The “conversion” of Paul is quite dramatic.  We first meet him as a religious fanatic named Saul, who staffed the coatroom at the let’s-stone-Stephen convention (Acts 7:58-60).  Saul was an ambitious and vicious prosecutor of followers of Jesus, a vendetta that took him to Damascus intent on hauling Jesus-followers back to Jerusalem for trial and punishment.  But in Acts 9, the author, Luke, describes Paul’s roadside encounter with a vision of Jesus and his subsequent change of heart.

Paul tells the story in his own words in Galatians 1:11 through 2:14, detailing his strident clash with Cephas (Peter) over the hot-button issue of the day: whether new followers of Jesus first needed to convert to Judaism (since all the original followers of Jesus were Jews).  As is often the case with heated religious argument, the ‘I’m right, you’re wrong’ rhetoric won no friends, but only deepened distrust and division.
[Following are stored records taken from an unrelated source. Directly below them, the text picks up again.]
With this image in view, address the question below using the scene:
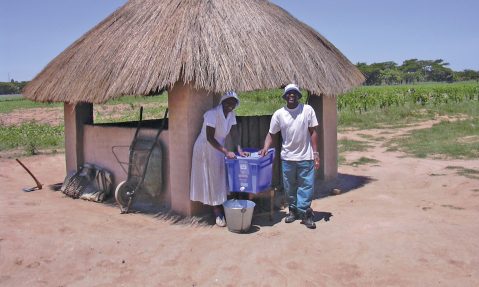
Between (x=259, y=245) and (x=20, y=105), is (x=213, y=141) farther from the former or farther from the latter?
(x=20, y=105)

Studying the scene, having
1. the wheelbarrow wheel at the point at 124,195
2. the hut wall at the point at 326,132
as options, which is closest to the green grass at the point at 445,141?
the hut wall at the point at 326,132

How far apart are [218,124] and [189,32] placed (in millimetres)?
1380

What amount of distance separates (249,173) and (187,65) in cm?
149

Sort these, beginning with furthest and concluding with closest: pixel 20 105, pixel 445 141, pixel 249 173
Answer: pixel 20 105
pixel 445 141
pixel 249 173

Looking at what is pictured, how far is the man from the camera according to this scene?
17.0 feet

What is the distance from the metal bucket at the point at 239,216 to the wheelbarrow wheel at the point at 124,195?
168 centimetres

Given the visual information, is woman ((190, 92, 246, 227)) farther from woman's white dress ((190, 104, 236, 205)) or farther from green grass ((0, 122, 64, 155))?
green grass ((0, 122, 64, 155))

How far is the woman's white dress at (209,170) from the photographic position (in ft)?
17.7

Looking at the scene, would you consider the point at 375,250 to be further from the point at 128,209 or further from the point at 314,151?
the point at 128,209

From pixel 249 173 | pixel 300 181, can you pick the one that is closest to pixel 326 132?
pixel 300 181

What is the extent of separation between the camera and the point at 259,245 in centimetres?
476

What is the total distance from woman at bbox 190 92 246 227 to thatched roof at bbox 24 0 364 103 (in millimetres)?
392

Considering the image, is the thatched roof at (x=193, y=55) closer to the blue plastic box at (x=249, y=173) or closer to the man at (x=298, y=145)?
the man at (x=298, y=145)

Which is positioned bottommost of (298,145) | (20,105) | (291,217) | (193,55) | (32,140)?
(291,217)
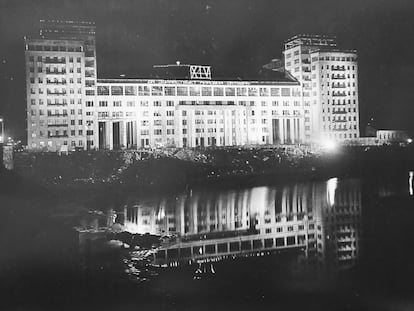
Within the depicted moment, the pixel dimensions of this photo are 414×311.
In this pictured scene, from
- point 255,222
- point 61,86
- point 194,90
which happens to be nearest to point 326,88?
point 194,90

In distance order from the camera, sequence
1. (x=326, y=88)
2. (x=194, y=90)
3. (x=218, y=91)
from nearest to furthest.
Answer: (x=194, y=90)
(x=218, y=91)
(x=326, y=88)

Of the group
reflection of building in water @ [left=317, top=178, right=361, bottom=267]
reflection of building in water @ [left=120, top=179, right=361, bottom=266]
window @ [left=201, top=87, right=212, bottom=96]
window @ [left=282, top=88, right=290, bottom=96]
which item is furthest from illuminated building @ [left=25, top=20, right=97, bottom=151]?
reflection of building in water @ [left=317, top=178, right=361, bottom=267]

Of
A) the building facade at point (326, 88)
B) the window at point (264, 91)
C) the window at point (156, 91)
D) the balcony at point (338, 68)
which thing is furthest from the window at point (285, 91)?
the window at point (156, 91)

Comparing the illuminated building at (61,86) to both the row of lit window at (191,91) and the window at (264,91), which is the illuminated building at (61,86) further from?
the window at (264,91)

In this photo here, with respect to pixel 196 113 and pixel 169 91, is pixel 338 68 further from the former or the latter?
pixel 169 91

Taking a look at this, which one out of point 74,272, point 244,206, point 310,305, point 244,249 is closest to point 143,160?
point 244,206

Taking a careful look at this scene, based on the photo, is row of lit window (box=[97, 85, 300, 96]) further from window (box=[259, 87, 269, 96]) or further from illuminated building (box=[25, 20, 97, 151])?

So there is great irony that this early divide within the fledgling church has become one of the bookends of this Week of Prayer for Christian Unity.  At the very least, it should remind us that unity is elusive.  People tend to love picking sides, warring with words and weapons until one side or another “wins.”

I laughed out loud at the T-shirt I saw at the Minnesota State Fair, proclaiming, “Jesus loves you, but I’M his favorite!”  There, in sharp comic relief, is the heart of the matter.  But the truth is, you are ALL his favorites!

Mark Boorsma is the pastor at Ascension Lutheran Church in Albert Lea.